- _Task item 1_
Translate this sentence from the eyelash comment thread into Spanish: "A broken and growing hair follicle may cause ingrown hairs (like when some hair follicles are broken during waxing) in your lash line."
- _Task item 2_
From the eyelash comment thread, extract word for word the part that opens with the words containing "Also, please feel" and closes with "create our lash line.".

- _Document section_
● ● ● ●






  • Posted by Jamie on

    Also, please feel free to leave questions or comments! Your experience could help others as well!

  • Posted by Khadijah on

    Very helpful!

  • Posted by aResponsibleLasher on

    I highly disagree. Heavy lashes that break the hair follicle will leave the root in tact beneath the skin which will continue growing unless by some miracle, it was due to fall off a day or two later anyway. A broken and growing hair follicle may cause ingrown hairs (like when some hair follicles are broken during waxing) in your lash line. The damage caused by an ingrown hair will also affect a newly growing anagen (as the ingrown eyelash in unable to escape, and remains under the skin for an extended period of time). As an aesthetician, ingrown hairs happen often during waxing due to broken or damaged hair follicles, so I do not see how it would not happen to the hair follicles that create our lash line.
● ● ● ●
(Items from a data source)
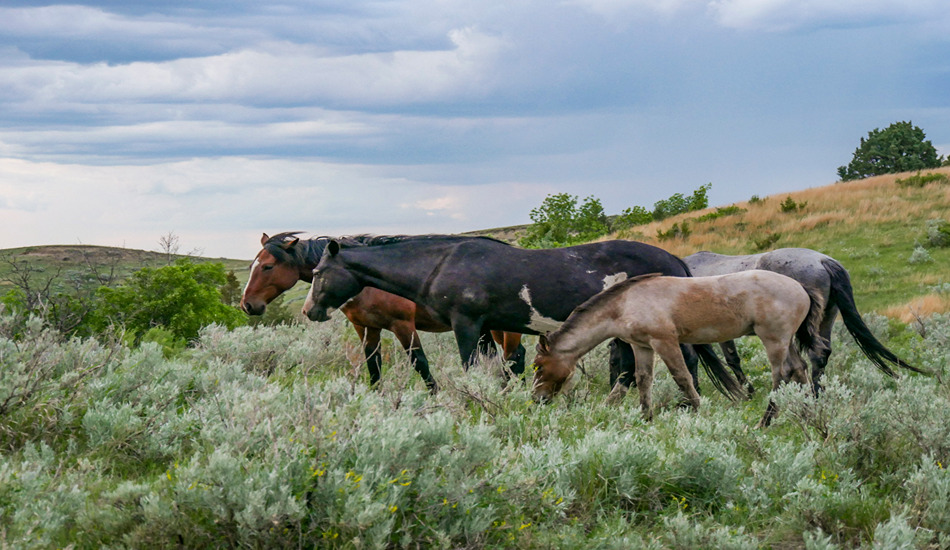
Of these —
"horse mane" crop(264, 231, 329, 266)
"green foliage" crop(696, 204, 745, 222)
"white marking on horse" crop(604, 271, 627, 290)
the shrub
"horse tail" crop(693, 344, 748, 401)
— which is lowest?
"horse tail" crop(693, 344, 748, 401)

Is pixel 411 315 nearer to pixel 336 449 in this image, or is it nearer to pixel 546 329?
pixel 546 329

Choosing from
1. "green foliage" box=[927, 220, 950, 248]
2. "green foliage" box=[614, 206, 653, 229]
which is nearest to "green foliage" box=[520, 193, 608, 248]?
"green foliage" box=[614, 206, 653, 229]

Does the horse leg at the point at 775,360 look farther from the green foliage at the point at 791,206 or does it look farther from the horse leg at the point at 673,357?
the green foliage at the point at 791,206

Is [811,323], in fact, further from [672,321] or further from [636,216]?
[636,216]

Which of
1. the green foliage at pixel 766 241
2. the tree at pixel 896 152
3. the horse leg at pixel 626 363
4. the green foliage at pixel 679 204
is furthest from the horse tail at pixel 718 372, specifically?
the tree at pixel 896 152

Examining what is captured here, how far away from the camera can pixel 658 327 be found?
285 inches

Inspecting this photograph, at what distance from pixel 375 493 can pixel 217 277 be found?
49.8 ft

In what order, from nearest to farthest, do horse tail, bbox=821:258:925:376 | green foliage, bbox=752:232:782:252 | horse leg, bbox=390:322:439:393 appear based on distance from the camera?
1. horse leg, bbox=390:322:439:393
2. horse tail, bbox=821:258:925:376
3. green foliage, bbox=752:232:782:252

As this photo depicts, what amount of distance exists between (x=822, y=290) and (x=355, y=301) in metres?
6.67

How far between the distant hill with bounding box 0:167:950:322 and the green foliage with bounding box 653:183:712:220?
533 inches

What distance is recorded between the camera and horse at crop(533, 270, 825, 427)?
7293mm

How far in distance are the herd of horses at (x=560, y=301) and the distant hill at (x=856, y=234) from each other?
932 centimetres

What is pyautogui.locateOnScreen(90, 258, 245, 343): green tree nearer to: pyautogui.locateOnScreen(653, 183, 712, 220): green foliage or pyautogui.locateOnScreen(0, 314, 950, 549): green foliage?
pyautogui.locateOnScreen(0, 314, 950, 549): green foliage

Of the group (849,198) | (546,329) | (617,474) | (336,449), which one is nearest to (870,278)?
(849,198)
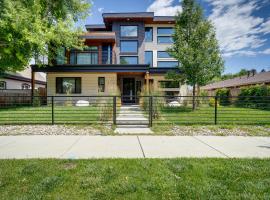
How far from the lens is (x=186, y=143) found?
6.81 m

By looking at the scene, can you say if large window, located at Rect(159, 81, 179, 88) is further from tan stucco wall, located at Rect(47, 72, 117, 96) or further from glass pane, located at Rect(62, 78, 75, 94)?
glass pane, located at Rect(62, 78, 75, 94)

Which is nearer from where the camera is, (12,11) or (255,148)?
(12,11)


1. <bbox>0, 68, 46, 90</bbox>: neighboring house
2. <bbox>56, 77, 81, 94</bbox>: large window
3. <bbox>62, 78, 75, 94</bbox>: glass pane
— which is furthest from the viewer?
<bbox>0, 68, 46, 90</bbox>: neighboring house

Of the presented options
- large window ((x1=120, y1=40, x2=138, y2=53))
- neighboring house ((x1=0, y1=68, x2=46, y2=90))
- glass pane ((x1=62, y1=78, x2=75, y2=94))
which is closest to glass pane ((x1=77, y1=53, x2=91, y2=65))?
glass pane ((x1=62, y1=78, x2=75, y2=94))

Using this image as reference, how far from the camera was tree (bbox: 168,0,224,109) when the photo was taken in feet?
53.8

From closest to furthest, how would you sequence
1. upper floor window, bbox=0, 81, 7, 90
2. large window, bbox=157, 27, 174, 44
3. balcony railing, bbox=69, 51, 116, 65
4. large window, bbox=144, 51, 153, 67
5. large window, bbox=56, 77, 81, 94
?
large window, bbox=56, 77, 81, 94, balcony railing, bbox=69, 51, 116, 65, upper floor window, bbox=0, 81, 7, 90, large window, bbox=157, 27, 174, 44, large window, bbox=144, 51, 153, 67

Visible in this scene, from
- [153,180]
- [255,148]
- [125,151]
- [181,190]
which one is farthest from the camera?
[255,148]

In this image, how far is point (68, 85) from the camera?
69.6 feet

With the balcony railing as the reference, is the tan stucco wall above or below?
below

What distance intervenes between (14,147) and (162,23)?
27611 mm

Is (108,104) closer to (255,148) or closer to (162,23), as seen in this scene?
(255,148)

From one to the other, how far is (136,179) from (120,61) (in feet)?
84.1

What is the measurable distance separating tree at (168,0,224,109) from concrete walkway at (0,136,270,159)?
9491 mm

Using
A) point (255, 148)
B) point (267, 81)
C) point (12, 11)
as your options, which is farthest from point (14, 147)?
point (267, 81)
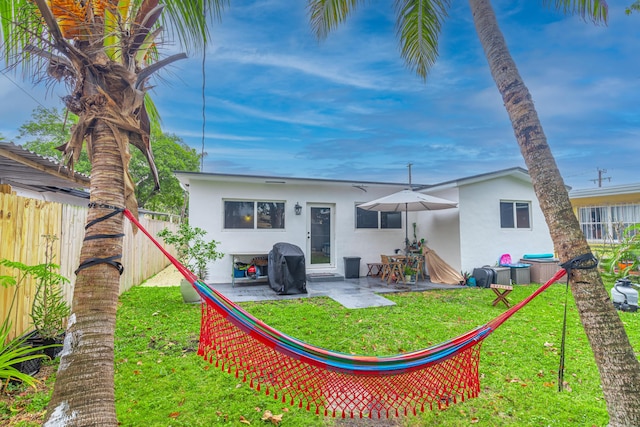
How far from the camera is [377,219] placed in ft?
32.6

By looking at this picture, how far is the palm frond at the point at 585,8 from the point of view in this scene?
392 cm

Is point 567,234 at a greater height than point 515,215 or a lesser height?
lesser

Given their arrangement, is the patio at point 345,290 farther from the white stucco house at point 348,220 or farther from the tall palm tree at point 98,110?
the tall palm tree at point 98,110

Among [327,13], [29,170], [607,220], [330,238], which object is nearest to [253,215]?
[330,238]

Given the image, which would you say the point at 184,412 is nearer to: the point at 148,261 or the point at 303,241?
the point at 303,241

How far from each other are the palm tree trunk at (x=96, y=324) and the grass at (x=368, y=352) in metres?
1.30

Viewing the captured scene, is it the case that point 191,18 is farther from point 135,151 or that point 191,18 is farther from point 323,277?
point 135,151

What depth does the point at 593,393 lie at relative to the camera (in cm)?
286

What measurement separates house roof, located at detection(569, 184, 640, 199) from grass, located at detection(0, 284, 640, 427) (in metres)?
6.66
● ● ● ●
- _Exercise response 1_
Un folículo piloso roto y en crecimiento puede causar pelos encarnados (como cuando algunos folículos pilosos se rompen durante la depilación con cera) en la línea de las pestañas.

- _Exercise response 2_
Also, please feel free to leave questions or comments! Your experience could help others as well!

  • Posted by Khadijah on

    Very helpful!

  • Posted by aResponsibleLasher on

    I highly disagree. Heavy lashes that break the hair follicle will leave the root in tact beneath the skin which will continue growing unless by some miracle, it was due to fall off a day or two later anyway. A broken and growing hair follicle may cause ingrown hairs (like when some hair follicles are broken during waxing) in your lash line. The damage caused by an ingrown hair will also affect a newly growing anagen (as the ingrown eyelash in unable to escape, and remains under the skin for an extended period of time). As an aesthetician, ingrown hairs happen often during waxing due to broken or damaged hair follicles, so I do not see how it would not happen to the hair follicles that create our lash line.